==== PASSAGE PROVIDED ====

Allin Cottrell schrieb:
On Wed, 3 Mar 2010, Sven Schreiber wrote:
[Sorry, but I'll skip the > 1 quotation levels, since they get a
bit confusing here.]
> (I still don't buy the underlying argument, though...)
I think you may have mistaken Jack's point. I took him to be
saying that a "milestone release" that is mostly just backward
incompatible changes is likely to please few people and annoy
quite a number.
Sure; that's why I think help may be needed to ease the transition by
automating it as far as possible. BTW, I don't understand yet why it's
necessary to replace "end if", but I guess that's for another thread.
So the idea (or at least, my idea, but I think it's Jack's)
is
that if we're going to do a substantial clean-up we have to
sweeten the deal with some substantial new functionality. "It's
worth the bother of updating your old gretl scripts because look
what new gretl is offering!"

====

:: WORK ORDER ::
Continue the mailing-list message about a gretl clean-up release, picking up right after its final sentence.

==== COLLECTED DATA ====

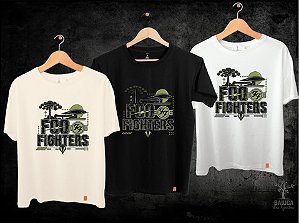 Camiseta Foo Fighters - Curitiba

====

:: ANSWER BOX ::
I'm just not sure this will work. I venture the guess that most users
use gretl for what it can do already, and they are not waiting
desparately for new features. (I'm guessing here, but I think it's an
educated guess: if people need a feature that gretl doesn't currently
offer, they will turn somewhere else to get their work done.) So what
utility will new features provide to the existing user base, especially
in the shorter term: zero! (up to a first approximation, and allow me to
exaggerate a bit). Especially since new features will tend to have more
bugs in the beginning.
So I don't think the compensating effect that you are talking about is
really there. If you worry about the existing user base getting annoyed
then minimize the annoyance; I think that would work better than try to
distract them with other candy.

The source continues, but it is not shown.